“My Dear Fellow Inmates”: Interview with Monica Salvi, Performer and Creator of Mad Women in my Attic!
Sexy, energetic, and definitely manic, Mad Women in my Attic! is a must-see cabaret featuring Monica Salvi as a delusional diva trapped into all the mad roles of her career. After its debut in London’s Actor’s Church in 2014, the show traveled to Brighton’s Fringe Festival in 2015, followed by the Edinburgh Fringe in the same year, to the United Solo Festival in New York 2017, before finally returning to Edinburgh’s Riddle Court this year. The show has enjoyed very positive reviews in all settings in which it has been performed and even received the Best Cabaret Award from its New York festival appearance.
The performance captivates the audience with daring bouts of interaction and the poignant lyrics and musics of composers such as Stephen Sondheim, Kander & Ebb, Maury Yeston, Tom Lehrer, Heisler & Goldrich, Emily Autumn, and others who gave such a strong voice to those compelling female characters whose sensitivity led them to be labelled “mad”. Accompanied by the musical talent of Jake Dorfman, and directed by Clare McKenna, the songs are strung together by an insanely-mesmerizing narrative, written by Salvi herself.
In an Interview with Italian Brew, Salvi stated that “what is said [in the show] is partially biographical” since, while searching for ideas for her one-woman show, she realized that throughout her career “[she] was always cast in the role of the crazy woman.” At the same time, she acknowledged that all of these characters often had songs that were “beautiful, mad, and quite peculiar.” This caused for a deeper study of character revealing a literature in which “the character of the mad woman is often tied to that of a person which is both deeply emotional and marginalized.” Differently than men, who are often characterized as having “a mad genius”, like Dr. Frankenstein, the woman is usually characterized by “crazy desperation” and by “a heightened version of their emotional state.”

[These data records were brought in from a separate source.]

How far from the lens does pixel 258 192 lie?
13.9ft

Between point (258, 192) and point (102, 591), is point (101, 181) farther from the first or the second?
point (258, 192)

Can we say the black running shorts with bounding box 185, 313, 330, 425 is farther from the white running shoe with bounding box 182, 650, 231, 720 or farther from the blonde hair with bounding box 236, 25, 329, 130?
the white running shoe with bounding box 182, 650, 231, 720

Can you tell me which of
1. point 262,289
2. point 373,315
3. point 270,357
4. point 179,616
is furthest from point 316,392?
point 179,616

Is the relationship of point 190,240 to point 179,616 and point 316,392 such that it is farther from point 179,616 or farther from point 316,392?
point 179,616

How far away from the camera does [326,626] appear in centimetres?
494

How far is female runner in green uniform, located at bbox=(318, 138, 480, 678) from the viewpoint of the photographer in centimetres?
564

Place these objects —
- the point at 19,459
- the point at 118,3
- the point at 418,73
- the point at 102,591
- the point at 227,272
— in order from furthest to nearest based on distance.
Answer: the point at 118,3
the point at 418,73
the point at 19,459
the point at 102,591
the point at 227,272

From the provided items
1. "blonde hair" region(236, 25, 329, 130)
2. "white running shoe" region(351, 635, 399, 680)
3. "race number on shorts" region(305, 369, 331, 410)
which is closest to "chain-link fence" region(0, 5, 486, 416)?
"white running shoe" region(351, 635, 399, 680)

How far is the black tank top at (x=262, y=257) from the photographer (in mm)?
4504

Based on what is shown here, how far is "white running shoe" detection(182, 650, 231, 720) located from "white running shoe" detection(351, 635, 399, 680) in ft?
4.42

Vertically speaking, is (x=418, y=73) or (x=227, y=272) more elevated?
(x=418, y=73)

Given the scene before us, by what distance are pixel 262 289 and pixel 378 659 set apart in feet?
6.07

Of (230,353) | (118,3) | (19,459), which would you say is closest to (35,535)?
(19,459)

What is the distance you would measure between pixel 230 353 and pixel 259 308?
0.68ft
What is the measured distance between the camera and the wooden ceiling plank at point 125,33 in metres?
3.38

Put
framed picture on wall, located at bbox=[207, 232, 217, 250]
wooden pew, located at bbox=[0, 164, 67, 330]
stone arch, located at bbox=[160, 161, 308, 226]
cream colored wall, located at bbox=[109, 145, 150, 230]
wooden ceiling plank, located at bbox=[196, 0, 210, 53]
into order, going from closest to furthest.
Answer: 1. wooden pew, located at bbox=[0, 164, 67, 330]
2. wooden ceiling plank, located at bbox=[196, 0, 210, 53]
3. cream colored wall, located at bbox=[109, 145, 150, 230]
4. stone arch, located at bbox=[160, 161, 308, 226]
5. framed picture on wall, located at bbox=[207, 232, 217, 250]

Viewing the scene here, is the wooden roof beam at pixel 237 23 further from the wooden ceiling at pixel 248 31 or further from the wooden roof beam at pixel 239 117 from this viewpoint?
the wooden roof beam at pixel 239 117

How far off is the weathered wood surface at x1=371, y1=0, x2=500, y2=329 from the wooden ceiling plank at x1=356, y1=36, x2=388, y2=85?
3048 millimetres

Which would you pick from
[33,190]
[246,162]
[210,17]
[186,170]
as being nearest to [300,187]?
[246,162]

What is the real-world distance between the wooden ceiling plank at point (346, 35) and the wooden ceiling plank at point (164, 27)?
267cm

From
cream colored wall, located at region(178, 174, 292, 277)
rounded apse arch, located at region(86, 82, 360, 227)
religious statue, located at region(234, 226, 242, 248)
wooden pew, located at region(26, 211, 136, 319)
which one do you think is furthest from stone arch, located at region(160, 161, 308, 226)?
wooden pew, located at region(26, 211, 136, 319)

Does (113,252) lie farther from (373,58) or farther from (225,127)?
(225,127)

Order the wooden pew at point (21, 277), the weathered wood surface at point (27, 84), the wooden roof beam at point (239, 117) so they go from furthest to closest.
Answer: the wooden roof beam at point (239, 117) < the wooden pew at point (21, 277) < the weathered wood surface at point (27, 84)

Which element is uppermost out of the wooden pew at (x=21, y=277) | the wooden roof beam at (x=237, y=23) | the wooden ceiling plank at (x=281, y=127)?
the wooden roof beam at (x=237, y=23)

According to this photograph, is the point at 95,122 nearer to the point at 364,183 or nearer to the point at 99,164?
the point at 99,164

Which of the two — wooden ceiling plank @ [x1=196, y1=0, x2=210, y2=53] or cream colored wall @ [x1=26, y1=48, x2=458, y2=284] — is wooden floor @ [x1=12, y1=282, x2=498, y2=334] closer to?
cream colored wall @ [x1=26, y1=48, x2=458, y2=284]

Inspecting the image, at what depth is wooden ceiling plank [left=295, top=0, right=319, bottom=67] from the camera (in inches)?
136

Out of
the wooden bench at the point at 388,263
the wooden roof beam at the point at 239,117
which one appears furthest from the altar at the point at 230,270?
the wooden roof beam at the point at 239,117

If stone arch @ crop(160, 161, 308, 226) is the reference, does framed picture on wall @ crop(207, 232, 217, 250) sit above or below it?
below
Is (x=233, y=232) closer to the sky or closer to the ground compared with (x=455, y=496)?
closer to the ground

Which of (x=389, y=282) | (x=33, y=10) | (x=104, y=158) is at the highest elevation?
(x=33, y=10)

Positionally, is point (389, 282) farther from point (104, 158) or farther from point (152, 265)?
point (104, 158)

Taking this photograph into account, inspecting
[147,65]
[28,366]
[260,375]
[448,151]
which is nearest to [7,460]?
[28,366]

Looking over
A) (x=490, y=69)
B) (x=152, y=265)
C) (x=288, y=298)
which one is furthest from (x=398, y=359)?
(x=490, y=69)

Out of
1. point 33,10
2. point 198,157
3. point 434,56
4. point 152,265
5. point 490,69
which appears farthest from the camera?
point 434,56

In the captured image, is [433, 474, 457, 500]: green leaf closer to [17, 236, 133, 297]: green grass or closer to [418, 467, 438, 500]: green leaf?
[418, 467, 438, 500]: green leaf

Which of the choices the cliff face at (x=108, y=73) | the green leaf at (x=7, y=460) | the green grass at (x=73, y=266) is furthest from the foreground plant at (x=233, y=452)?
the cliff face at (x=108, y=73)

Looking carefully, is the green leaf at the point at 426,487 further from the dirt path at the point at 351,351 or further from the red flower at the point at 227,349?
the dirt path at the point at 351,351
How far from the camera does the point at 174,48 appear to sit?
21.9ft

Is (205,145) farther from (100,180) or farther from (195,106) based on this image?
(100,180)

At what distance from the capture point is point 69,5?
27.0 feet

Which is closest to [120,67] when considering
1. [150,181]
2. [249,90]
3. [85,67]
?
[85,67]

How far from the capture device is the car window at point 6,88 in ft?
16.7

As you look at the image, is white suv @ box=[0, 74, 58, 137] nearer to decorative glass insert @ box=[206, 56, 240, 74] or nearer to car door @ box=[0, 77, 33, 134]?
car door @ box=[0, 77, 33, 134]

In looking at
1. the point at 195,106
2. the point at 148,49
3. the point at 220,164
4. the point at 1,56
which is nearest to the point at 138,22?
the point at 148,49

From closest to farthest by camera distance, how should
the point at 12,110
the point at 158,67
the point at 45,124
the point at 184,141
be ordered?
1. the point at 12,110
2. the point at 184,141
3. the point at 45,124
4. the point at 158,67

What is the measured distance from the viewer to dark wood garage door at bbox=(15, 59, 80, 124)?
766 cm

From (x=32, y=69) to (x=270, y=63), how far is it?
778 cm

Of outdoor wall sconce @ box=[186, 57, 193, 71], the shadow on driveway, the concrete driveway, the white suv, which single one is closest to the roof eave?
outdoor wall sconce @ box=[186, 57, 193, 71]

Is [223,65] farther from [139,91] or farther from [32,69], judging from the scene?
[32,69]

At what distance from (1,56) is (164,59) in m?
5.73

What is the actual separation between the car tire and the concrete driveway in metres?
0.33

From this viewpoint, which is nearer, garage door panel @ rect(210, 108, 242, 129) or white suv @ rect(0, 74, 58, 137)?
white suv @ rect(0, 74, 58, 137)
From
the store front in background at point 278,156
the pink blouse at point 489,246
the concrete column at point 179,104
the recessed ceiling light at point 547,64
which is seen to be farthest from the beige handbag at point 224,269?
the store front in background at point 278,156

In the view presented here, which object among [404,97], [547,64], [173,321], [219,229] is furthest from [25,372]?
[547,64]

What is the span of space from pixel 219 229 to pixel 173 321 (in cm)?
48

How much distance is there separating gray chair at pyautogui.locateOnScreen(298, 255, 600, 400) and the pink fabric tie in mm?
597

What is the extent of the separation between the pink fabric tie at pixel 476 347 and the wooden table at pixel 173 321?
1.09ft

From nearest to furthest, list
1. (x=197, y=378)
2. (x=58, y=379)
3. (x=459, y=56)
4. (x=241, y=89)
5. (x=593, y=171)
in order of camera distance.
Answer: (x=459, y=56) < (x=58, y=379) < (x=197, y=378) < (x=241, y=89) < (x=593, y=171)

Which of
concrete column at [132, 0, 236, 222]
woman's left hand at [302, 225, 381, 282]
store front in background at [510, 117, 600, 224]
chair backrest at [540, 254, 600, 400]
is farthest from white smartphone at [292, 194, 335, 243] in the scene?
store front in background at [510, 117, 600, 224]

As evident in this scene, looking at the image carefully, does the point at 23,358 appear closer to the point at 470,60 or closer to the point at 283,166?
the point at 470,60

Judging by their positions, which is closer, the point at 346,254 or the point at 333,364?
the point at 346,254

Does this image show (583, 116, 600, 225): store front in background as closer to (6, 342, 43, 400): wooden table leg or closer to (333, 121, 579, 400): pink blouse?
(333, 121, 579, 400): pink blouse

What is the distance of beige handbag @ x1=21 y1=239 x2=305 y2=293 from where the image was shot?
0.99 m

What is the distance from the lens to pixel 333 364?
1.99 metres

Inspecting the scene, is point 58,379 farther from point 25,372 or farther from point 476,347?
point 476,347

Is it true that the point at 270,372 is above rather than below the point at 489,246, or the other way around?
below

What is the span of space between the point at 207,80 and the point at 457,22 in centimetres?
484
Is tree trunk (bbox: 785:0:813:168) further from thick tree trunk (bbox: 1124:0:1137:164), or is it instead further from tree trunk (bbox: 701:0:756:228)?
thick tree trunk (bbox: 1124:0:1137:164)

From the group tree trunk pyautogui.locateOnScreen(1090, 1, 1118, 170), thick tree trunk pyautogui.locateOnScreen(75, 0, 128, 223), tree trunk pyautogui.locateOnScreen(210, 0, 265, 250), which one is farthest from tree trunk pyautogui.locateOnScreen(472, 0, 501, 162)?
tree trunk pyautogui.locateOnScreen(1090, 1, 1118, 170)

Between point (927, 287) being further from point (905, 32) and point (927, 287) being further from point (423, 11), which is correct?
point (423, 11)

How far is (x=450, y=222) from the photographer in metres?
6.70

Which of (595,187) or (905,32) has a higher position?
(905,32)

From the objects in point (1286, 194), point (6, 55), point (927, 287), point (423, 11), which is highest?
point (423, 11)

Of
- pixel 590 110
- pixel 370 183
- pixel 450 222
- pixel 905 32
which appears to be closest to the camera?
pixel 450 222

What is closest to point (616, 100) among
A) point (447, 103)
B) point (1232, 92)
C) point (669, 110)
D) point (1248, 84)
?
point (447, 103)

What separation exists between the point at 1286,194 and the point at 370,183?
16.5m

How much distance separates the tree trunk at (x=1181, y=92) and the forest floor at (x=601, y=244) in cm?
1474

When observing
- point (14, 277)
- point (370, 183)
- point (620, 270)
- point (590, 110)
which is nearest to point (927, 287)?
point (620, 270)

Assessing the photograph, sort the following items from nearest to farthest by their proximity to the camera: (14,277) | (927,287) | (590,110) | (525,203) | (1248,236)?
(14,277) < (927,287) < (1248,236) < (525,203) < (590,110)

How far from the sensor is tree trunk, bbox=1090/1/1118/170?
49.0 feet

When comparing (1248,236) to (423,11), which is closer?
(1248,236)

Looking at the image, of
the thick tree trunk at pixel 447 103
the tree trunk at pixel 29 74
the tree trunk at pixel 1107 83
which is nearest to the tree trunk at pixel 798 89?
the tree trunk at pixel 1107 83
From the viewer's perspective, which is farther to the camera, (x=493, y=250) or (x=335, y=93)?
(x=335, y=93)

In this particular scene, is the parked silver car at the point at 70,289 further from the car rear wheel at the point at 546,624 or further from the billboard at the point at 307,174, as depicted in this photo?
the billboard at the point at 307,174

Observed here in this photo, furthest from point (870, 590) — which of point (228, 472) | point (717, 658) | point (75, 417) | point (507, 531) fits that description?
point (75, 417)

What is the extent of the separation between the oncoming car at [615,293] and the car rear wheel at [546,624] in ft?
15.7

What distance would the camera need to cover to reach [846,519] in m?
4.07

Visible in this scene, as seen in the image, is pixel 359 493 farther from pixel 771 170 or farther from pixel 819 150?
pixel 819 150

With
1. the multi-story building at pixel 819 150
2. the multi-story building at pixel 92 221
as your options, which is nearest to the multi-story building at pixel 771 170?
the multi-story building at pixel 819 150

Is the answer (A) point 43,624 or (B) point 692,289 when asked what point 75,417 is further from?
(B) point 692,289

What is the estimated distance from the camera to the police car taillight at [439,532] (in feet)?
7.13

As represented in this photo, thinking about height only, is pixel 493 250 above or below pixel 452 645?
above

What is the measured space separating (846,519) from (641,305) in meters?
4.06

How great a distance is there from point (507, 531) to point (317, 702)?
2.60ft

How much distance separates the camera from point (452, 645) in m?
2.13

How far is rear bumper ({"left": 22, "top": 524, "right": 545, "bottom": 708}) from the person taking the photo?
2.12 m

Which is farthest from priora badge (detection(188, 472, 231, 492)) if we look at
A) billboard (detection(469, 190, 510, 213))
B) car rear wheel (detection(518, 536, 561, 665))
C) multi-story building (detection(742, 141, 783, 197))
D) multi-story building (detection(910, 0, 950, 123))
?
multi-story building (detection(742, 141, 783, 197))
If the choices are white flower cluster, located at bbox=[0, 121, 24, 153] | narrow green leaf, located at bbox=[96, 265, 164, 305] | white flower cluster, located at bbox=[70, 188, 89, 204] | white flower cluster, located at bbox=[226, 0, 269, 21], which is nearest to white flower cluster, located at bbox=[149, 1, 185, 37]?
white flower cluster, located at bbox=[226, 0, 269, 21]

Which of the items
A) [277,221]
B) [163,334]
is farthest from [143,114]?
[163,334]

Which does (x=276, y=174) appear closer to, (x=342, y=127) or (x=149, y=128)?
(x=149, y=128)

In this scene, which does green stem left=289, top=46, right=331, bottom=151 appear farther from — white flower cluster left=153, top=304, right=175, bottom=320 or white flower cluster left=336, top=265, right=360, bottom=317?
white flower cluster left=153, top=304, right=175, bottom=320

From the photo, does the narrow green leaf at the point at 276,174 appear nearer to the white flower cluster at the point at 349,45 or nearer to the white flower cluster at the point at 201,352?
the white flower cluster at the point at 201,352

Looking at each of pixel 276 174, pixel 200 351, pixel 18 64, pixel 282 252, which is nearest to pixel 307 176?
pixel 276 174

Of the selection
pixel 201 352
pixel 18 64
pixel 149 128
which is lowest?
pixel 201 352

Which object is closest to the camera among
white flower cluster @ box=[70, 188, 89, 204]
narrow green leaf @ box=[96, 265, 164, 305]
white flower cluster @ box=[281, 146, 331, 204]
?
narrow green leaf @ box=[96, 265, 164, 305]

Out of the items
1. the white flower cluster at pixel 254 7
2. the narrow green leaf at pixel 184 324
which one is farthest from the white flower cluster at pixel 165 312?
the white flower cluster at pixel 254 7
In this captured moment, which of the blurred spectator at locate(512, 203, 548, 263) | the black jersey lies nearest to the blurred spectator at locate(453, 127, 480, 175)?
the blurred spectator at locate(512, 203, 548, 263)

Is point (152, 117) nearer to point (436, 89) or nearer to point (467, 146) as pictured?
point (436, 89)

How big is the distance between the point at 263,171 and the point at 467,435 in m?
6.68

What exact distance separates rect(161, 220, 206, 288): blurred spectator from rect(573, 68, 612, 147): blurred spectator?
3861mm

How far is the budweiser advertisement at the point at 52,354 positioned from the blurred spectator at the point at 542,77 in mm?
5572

Having studied both in Bologna and in London’s Royal Academy of Music, Salvi’s musical talent is apparent throughout the show. However, to the classical structure of cabaret, the artist keeps it very theatrical with creative costume changes, mood lights, fog and an overall visually-inspiring setting. When asked about the message of her performance, she said that “we all, to some degree, have a trigger for ‘madness’ within ourselves. The more we acknowledge it and allow our ‘emotional madness’ to come out in a healthy and creative way, the easier it is to recognise it in others, and build better relationships, not based on judgment, but on understanding. I want this show to inspire people to unleash their own streak of madness!”